Back in 2018 I reported that Nestle Waters North America was given the ok by State officials for a permit to increase groundwater withdrawals in the amount of 60% from a west Michigan aquifer.  This permit will allow Nestle to increase the amount of water it takes from an underground aquifer from 250 to 400 gallons per minute.

Well that did not sit well with many environmentalist.

Because of that there are some Democratic legislators in the Michigan House who have introduced House Bill 5290: “Replace right to reasonable groundwater use doctrine with government permits”.  This legislation looks to “establish that groundwater is a “public trust.” This would repeal the current legal doctrine that gives the owner of real property a property right to the reasonable use of groundwater, to the extent this does not diminish the ability of neighboring property owners to obtain water. Instead, the use of groundwater would be conditional, subject to state approval and regulation.
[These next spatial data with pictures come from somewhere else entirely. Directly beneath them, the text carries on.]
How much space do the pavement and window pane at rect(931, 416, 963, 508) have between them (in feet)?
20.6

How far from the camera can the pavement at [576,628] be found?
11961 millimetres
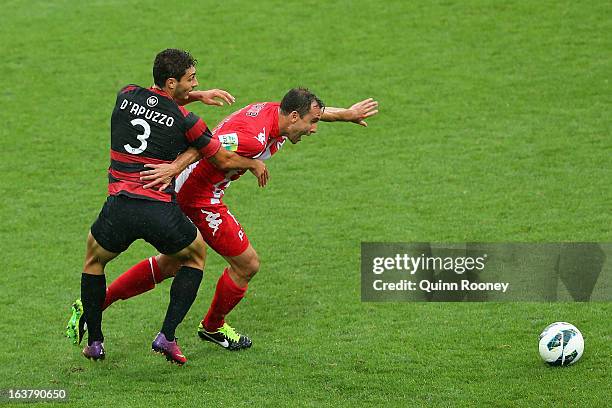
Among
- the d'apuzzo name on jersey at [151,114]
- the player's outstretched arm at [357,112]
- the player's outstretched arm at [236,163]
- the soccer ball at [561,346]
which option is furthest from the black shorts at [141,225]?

The current “riparian” water use doctrine is the norm east of the Mississippi River, but not in arid states of the west.”
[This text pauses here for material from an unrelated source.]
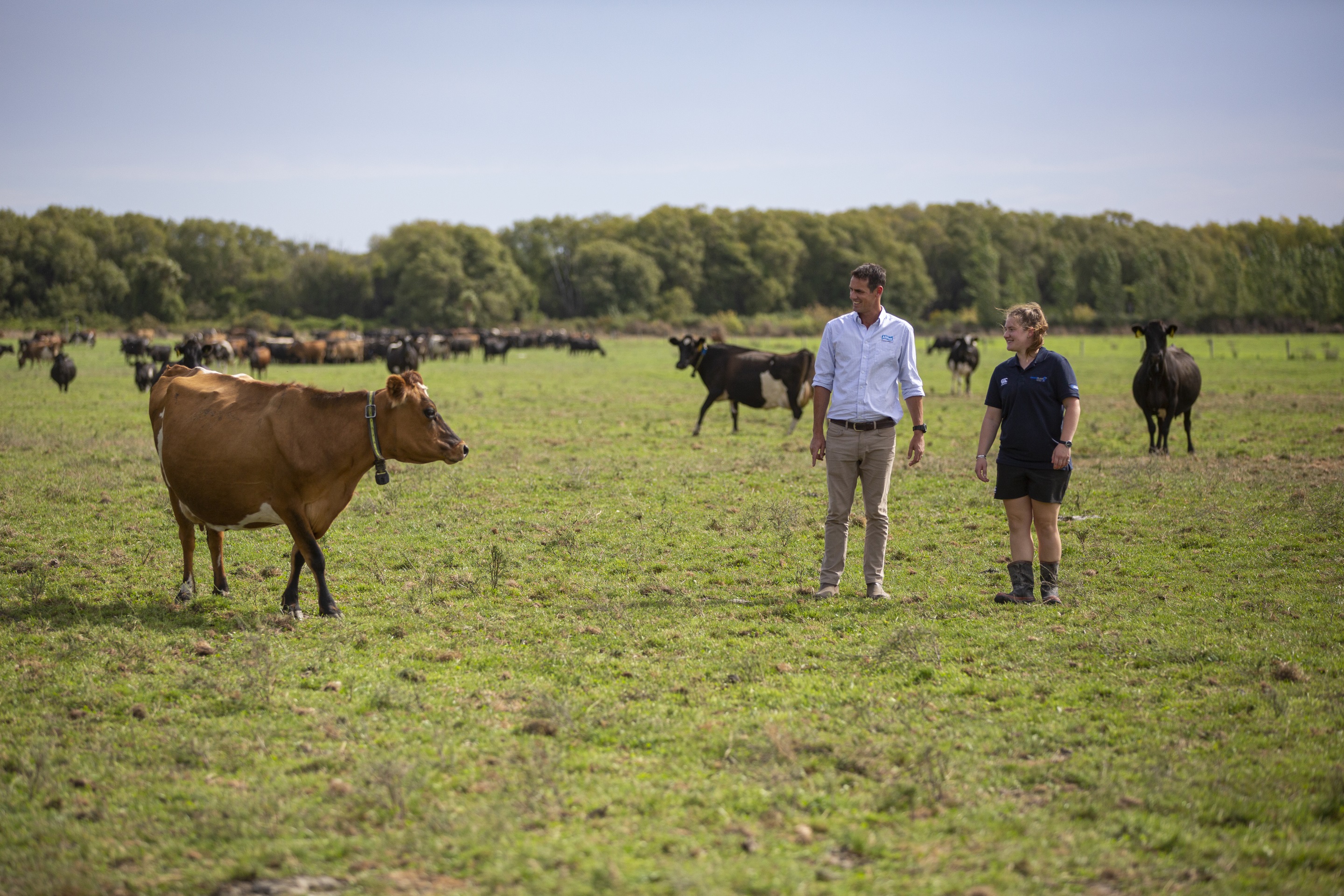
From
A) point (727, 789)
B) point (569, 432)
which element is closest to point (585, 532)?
point (727, 789)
This bill is obviously in response to Nestlé’s bottled water business.

Do our State Representatives know about the Saint Lawrence River?  According to data provided by the United States Geological Survey.  The amount of Great Lakes water the Saint Lawrence River dumps into the Atlantic Ocean has been measured on average as roughly 110 million gallons per minute.
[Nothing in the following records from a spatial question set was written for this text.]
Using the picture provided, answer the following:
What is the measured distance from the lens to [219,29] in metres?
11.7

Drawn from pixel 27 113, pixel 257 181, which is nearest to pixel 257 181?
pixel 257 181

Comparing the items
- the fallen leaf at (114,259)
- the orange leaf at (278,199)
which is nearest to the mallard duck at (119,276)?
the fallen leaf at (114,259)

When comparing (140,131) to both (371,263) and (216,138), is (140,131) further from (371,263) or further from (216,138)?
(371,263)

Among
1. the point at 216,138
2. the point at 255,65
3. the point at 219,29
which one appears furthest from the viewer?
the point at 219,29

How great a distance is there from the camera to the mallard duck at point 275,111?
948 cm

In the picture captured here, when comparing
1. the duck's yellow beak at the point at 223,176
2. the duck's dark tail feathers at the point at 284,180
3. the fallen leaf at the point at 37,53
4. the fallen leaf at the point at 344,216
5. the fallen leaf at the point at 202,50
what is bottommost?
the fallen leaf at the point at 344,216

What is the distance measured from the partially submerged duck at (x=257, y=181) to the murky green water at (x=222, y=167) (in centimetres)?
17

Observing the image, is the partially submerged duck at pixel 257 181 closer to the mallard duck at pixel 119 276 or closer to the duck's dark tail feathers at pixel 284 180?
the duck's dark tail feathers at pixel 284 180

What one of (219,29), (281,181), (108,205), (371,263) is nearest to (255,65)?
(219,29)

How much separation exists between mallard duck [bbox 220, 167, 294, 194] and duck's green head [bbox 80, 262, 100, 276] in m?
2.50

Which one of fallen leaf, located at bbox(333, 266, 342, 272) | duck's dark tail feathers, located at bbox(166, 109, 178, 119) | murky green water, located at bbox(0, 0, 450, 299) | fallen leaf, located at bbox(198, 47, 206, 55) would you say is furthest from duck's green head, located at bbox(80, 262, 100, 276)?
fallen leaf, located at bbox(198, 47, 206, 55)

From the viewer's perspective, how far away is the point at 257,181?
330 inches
I found some interesting reporting by the Michigan Capitol Confidential news site that stated:

The Saint Lawrence River is part of a system of locks, canals, and channels through which water leaves the Great Lakes and enters the Atlantic Ocean; together these are called the St. Lawrence Seaway….on average, the Saint Lawrence River Seaway will dump more water in one minute and 13 seconds (an estimated 133 million gallons) into the Atlantic Ocean than Nestle Waters will take from its well in Evart, Michigan, in an entire year (130 million gallons of water). That’s water leaving the Great Lakes watershed, which is of great concern to some politicians.

Once some Michigan State Representatives find out about the loss of this much of our Michigan water will they introduce a ban to stop the flow of that water into the St. Lawrence Seaway?

Believe me once State Representatives are informed about this I would not put it past some to want to introduce legislation to stop it until one of the aides informs them that would be close to impossible.